= Passage =
*** Begin section ***

Review Summary: I'm gonna catch this dream before I die. Bitch.
It’s only been a year and a half since I threw on “The Original 11:11 Sessions,” was overpowered by one of the most profoundly devastating songs in history ("Absolutely Nowhere"), and had my first taste of what would be a quasi-obsession with Mac Lethal, so maybe I am not qualified enough to say that the old Mac is gone. The last we heard from him was “North Korean BBQ,” a moribund masterpiece that defines the overused word “catharsis” and would have been the most brilliantly depressing hip-hop album I had ever heard if I hadn’t already been graced with his true magnum opus (“Original 11:11”). The fact that was only 8 months ago, paired with the new album, “Irish Goodbye” is perplexing in the slightest and mind-blowing in the exaggerated. Through an avalanche of mix tapes, EPs, albums, and now YouTube videos, the “real” Mac Lethal was a three-headed monster reveling in snarky commentary, anger towards pop culture establishments, and most importantly, a brilliant, vexing self-awareness that made it impossible to mask what seemed to be an overpowering depression. What we can safely say is with the exception of a few upbeat jams masked by staggering social-commentary laced sarcasm; we’ve never seen a HAPPY Mac Lethal.
Whether it’s the fact his pancake rap has about 20 million YouTube views, his “fastest rapper” videos got him some major label attention, or he now has quadruple the amount of Facebook friends as the same time last year, Mac seems to be finally enjoying himself, and not at the expense of someone else ("Lookin Bro," "Calm Down Baby," etc). “Irish Goodbye” shares some similarities with his only major label release “11:11” in the sense it has a more upbeat atmosphere, but this actually sounds like sincere, true happiness rather than tongue-in-cheek rants against religion, Tool, and beer pounding anthems. Songs like “Aviator,” “Woooooo!!!!,” and “Happy To Be Living” are far from his greatest works and are the ones alot of his stalwart old-school fans who never want him to get rich will hate, but they do share an infectious catchiness and positivity that will probably reel in a lot of first time listeners. “Irish Goodbye” is a more mature album in many ways (the beats are bigger, the hooks are more paramount, and the subject matter often references dealing with your problems rather than drowning in them), but the aspect that hurls itself at the listener is the mantra of a man who has come full-circle.

*** End section ***

Saved entries:

*** Begin section ***

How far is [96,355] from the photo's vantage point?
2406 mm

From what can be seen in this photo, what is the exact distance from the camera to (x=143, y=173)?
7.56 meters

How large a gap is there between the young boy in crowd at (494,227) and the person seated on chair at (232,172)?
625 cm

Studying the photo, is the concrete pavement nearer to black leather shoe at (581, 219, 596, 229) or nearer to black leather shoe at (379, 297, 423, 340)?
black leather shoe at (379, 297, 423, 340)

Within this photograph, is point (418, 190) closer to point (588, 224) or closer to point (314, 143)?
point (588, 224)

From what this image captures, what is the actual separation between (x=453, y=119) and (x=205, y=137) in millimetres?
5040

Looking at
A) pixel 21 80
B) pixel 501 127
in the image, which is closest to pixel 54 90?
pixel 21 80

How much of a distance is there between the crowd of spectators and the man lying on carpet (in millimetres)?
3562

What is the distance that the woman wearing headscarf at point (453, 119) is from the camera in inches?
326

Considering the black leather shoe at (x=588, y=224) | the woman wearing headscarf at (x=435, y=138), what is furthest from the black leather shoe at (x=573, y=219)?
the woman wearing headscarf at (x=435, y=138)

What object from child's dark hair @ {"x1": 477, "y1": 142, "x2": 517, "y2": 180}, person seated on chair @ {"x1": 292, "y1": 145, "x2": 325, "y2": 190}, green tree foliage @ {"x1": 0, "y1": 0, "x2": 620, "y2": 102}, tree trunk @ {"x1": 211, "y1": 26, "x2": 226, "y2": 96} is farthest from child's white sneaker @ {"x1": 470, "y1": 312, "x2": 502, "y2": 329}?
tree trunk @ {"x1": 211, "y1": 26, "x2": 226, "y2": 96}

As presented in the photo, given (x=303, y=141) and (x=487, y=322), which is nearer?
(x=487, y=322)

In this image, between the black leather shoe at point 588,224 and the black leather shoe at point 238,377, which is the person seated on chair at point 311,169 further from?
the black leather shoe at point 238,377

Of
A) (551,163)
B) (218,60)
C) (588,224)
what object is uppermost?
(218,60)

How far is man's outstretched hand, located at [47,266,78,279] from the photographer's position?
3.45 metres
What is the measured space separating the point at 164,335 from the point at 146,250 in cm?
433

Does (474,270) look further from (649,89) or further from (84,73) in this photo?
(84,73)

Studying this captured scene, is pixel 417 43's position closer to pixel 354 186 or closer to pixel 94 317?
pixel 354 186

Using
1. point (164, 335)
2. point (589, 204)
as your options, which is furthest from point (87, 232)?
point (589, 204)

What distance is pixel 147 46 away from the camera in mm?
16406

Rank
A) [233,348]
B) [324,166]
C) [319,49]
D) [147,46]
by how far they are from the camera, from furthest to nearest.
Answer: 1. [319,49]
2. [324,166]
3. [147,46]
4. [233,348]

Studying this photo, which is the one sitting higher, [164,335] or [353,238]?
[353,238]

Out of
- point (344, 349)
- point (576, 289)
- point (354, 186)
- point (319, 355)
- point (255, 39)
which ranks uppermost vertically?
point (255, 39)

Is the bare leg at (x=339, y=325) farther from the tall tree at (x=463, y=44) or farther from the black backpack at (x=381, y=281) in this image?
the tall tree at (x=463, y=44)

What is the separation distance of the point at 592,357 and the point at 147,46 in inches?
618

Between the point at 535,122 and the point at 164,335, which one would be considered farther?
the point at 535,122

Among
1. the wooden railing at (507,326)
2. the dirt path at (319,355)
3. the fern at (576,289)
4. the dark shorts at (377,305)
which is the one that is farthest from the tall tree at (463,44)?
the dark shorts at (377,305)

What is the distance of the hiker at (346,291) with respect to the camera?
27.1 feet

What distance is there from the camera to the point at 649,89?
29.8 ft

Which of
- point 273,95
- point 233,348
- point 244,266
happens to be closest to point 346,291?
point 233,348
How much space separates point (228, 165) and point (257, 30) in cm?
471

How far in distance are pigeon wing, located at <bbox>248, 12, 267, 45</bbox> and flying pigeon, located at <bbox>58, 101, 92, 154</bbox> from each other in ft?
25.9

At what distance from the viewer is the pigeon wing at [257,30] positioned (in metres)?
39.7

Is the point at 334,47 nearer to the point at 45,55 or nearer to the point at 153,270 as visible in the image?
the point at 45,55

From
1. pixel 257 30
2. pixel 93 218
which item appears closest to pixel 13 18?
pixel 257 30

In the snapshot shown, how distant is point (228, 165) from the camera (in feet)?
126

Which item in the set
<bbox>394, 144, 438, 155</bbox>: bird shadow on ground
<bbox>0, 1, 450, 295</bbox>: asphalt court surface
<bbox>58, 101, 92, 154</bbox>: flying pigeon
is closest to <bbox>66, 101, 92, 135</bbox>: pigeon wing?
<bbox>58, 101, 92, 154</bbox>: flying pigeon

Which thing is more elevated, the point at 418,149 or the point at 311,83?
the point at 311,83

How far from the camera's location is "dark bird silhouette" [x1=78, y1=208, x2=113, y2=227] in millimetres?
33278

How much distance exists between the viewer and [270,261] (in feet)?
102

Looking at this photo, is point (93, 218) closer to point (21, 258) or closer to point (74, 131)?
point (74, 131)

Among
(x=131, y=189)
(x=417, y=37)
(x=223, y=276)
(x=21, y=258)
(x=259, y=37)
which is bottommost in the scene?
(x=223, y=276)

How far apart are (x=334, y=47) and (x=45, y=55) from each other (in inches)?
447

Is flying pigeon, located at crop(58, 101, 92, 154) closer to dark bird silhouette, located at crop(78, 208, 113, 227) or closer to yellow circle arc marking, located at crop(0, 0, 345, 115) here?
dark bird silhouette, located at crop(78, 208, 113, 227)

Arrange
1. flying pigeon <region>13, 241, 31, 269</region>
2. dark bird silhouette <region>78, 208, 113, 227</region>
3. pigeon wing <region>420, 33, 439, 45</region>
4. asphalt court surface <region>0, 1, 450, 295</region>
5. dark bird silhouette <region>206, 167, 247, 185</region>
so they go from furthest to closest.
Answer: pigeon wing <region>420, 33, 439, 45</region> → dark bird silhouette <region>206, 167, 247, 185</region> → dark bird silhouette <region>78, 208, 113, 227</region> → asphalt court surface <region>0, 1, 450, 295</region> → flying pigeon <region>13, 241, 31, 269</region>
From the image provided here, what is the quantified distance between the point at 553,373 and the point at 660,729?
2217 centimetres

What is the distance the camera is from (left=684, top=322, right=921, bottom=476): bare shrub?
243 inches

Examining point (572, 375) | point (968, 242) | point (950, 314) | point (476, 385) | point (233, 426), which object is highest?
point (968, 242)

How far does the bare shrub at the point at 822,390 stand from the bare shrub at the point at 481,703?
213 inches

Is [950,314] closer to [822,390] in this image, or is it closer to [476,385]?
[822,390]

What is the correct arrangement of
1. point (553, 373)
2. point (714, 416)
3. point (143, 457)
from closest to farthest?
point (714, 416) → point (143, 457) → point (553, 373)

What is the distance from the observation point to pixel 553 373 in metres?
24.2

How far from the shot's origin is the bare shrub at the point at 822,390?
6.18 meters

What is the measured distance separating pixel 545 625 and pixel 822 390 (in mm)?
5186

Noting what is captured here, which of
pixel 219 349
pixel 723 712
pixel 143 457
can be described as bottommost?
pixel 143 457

*** End section ***
*** Begin section ***

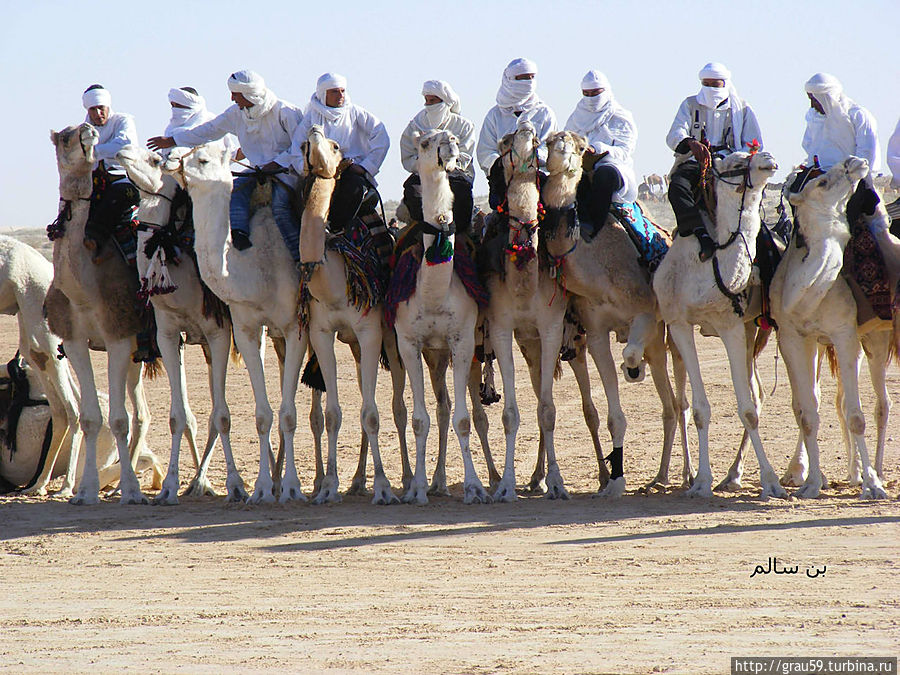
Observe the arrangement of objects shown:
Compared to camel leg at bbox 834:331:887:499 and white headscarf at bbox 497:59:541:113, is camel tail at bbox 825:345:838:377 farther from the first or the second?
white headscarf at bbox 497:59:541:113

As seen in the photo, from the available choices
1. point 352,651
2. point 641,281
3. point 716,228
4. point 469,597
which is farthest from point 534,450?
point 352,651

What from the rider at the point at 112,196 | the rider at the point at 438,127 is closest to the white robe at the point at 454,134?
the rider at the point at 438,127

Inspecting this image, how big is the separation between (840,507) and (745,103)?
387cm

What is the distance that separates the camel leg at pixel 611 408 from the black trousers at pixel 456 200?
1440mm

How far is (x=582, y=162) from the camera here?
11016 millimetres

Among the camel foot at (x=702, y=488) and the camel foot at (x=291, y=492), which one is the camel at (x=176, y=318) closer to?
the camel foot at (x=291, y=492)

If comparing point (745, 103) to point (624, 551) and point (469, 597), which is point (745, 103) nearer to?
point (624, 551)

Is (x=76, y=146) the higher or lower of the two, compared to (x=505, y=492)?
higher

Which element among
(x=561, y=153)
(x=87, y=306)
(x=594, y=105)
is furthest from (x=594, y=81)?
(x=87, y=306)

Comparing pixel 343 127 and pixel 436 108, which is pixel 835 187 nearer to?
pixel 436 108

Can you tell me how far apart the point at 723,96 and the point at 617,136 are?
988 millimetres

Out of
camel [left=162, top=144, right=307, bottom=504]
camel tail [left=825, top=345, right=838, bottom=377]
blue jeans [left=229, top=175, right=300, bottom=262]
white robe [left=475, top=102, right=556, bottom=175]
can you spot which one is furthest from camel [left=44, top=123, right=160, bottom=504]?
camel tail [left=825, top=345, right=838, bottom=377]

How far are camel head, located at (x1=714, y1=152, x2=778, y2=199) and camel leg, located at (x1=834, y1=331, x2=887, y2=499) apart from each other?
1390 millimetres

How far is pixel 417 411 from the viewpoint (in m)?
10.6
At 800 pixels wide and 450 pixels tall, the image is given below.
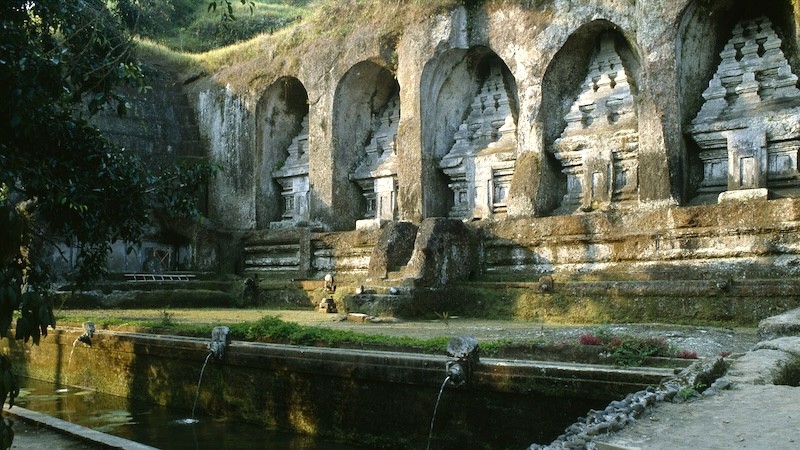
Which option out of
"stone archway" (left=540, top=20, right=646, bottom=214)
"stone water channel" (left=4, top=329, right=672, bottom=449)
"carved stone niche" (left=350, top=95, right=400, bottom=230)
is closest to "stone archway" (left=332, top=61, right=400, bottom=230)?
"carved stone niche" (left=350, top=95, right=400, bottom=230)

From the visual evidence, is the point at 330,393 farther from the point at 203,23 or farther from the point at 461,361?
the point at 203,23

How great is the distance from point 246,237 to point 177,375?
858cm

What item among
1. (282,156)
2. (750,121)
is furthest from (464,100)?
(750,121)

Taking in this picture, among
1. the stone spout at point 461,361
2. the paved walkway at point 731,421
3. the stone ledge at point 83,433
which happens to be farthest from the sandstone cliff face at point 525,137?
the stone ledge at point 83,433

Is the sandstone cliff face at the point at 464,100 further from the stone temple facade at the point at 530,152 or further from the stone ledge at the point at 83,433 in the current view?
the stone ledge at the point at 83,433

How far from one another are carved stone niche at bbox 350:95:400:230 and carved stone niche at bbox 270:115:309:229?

*** End section ***

= Activity list =
#1 Please turn the paragraph of the review that begins "Whether it's the fact" into a shorter bulleted list that keeps its main facts.
#2 In the review's sentence starting "Through an avalanche of," list every kind of release or medium named as a way the "real" Mac Lethal came through.

= Replies =
#1
- Mac Lethal finally seems to be enjoying himself, and not at someone else's expense. The review points to possible reasons:
  - His pancake rap has about 20 million YouTube views.
  - His "fastest rapper" videos drew major label attention.
  - He has four times as many Facebook friends as a year earlier.
- "Irish Goodbye" shares the upbeat atmosphere of his only major label release, "11:11." Here, though, the happiness sounds sincere rather than tongue-in-cheek rants against religion, Tool, and beer pounding anthems.
- "Aviator," "Woooooo!!!!," and "Happy To Be Living" are far from his best work and will likely annoy old-school fans. Their catchiness and positivity will probably draw in first-time listeners.
- The album is more mature:
  - The beats are bigger.
  - The hooks are more prominent.
  - The subject matter is often about dealing with problems rather than drowning in them.
- Its most striking quality is the sense of a man who has come full circle.

#2
- mix tapes
- EPs
- albums
- YouTube videos